The Disquiet Comfort

Photo by Maria Baranova

Photo by Maria Baranova

The last thing you want to do on a hot and vaporously fetid August day, after walking long distances, is to arrive at your destination only to be told, kindly, to take your shoes off, put on the provided clean socks, and jump into bed with about twenty others.

If it sounds nightmarish, it’s because it is. For a timid theatregoer, this request succeeds at nudging at the senses by holding its recipients in abeyance, pending further discovery and/or instruction.

Immediately, a sense of discomfort percolates from within. The unknown tends to trigger ancient instincts of survival: should I fight this or should I run (with it)? I quickly remember I’m in a theatre, and what could possibly go wrong and I replace the anxiety with the excitement also inherent in the unknown. And right there, from that place that I used to think love came from, right under the belly button, I feel it: the disquiet of anticipation.  

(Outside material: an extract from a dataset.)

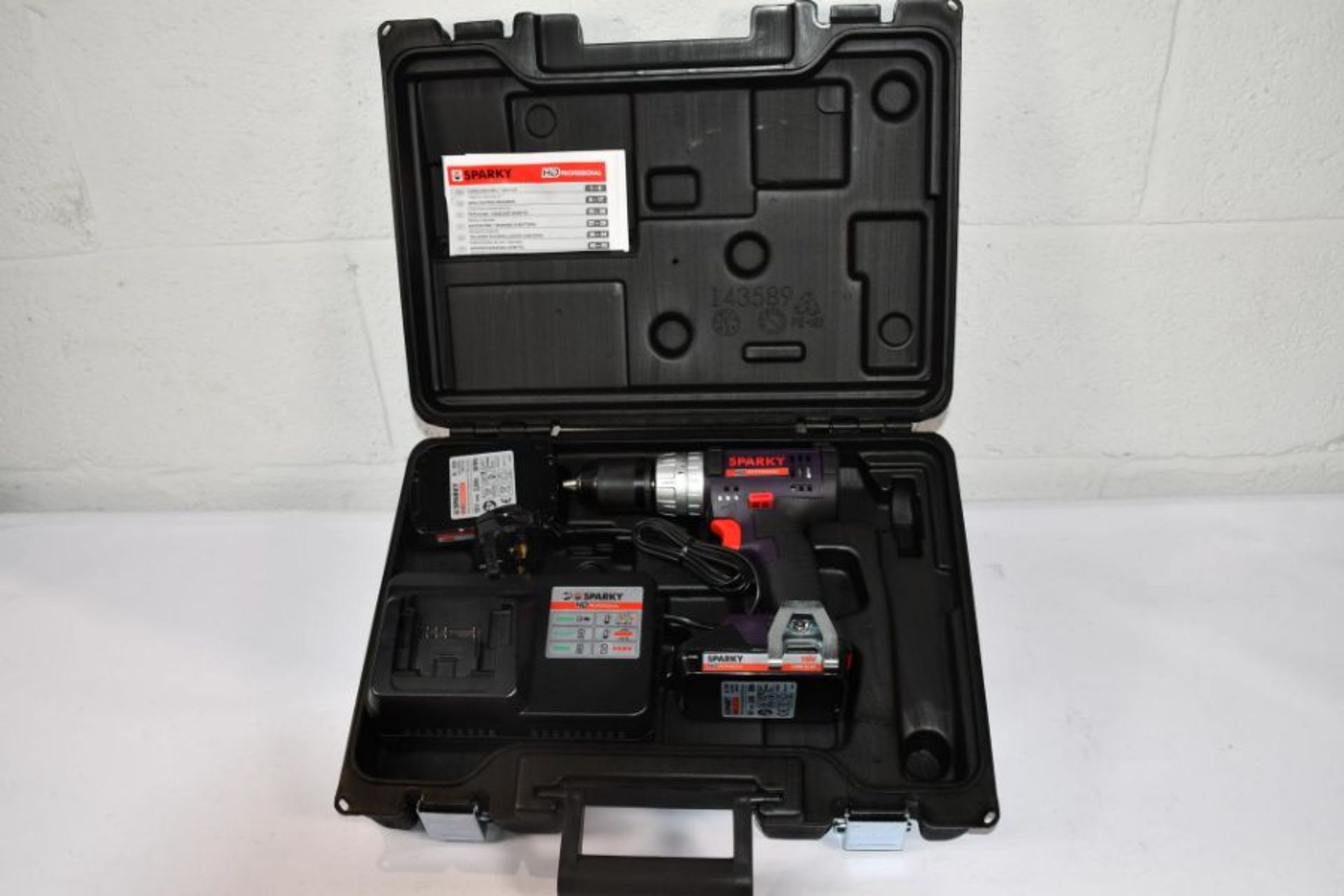 A boxed as new Sparky cordless drill with battery and charger.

And I think, “Oh. I get it.”

And the play hasn’t even started. And I probably didn’t get it. Or ever will, for that matter. But. It’s not about that…

I turn the corner to discover the vessel that will make for our collective experience for the next fifty minutes. It’s a giant bed. And everyone is on it.

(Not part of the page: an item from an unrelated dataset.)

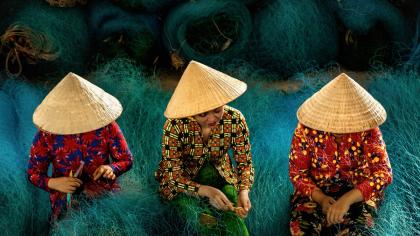 Women repair fishing nets in Bac Lieu City, Vietnam.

All of the sudden I feel, in a room made up of bed and walls, that I have shrunken in size, and that now I am to experience the play as a miniature version of me. I’m cool with that. And I realize that being small means, naturally, that all the rest will be augmented to match my shift-in-size perspective.

After about two minutes of finding the right spot (and there is no ‘right’ spot for this, it’s just what feels right for me—the bottom left corner of the bed) I discover Lelie Goldoni propped up at the head of the bed, also looking like a miniature in a sea of comfort.  

Do you remember hearing that one professor or director or actor say that, “So and so actor is SO interesting, I’d pay full price to watch them read the phone book”? That is Lelie Goldoni. Her silence is larger than any soliloquy penned by the masters of word. Her presence is ached and real and confusing and intriguing. Perhaps that is why, when she is finally given a chance to speak, her words fail to support the weight of her epic silence up to that point.

And then Julian Rozzell, Jr speaks. And then Rozzell, Jr moves. And then Rozzell, Jr begins the subtle war declared against our reason and our rationale. And we begin, and we move, and we end.

Alec Duffy recreates a theatrical experience that attempts to unleash the subconscious by overloading the conscious. Quiet, Comfort results in an experience that utilizes placement (on a bed), surrounding circumstance (a room), and sensory-stimulating musical and lighting effects to break down that part of our ‘engagement brain’ obsessed with structure and with story—a part that is swollen with overuse in the instant gratification culture. It reminds us to be, it reminds us to experience, in community, in communion, in mystery and wonder, even if just for a little while. Hoi Polloi, honoring their name, plays to the masses; it plays to the common people.  We all react to sound. We all react to lights. We all react to empathic stimuli and to proximity of others’ bodies to our own. We the common people, listen to stories so that we the common people can connect to other common people. In this case that common story revolved around travel, hotel rooms, loneliness, sleeplessness and the restless obsession with thinking about that.

Closing my eyes and listening the text was brutal. It was reminiscent of listening to someone read from a personal journal at an open-mic night. I stopped closing my eyes. That is what the play was demanding of me in the first place.  The company I was with, ever generous, was determined to inject the experience with a sense of understanding—they needed the comfort, and the quiet, of a story and of a character. I, on the other hand, was left comfortably standing on the gelatinous experience of Artaud-like rejection to rational interpretation. The repertoire of gestures and the sensory artifacts along with the ever-present magnanimous entity that is Lelia Goldoni collectively reinforced the idea that by enlarging the theatrical vocabulary, the text was intentionally left to the irrelevant. And perhaps that is why I left feeling fulfilled. I jumped out of bed, like stepping out post-dream, post-nap, or post-sex, thinking of nothing but of where I’ve just been. I took off my socks and stepped back into my everyday shoes, and remembered the vapors of the putrid city awaiting me outside.  And what mattered is that for a number of shared moments, for an immersive hour and change, the movement, the sound and the circumstance of nonsense numbed my rational brain and lulled me into the quiet stillness of that boat left rocking after sailing through collective experience. And there is comfort in that.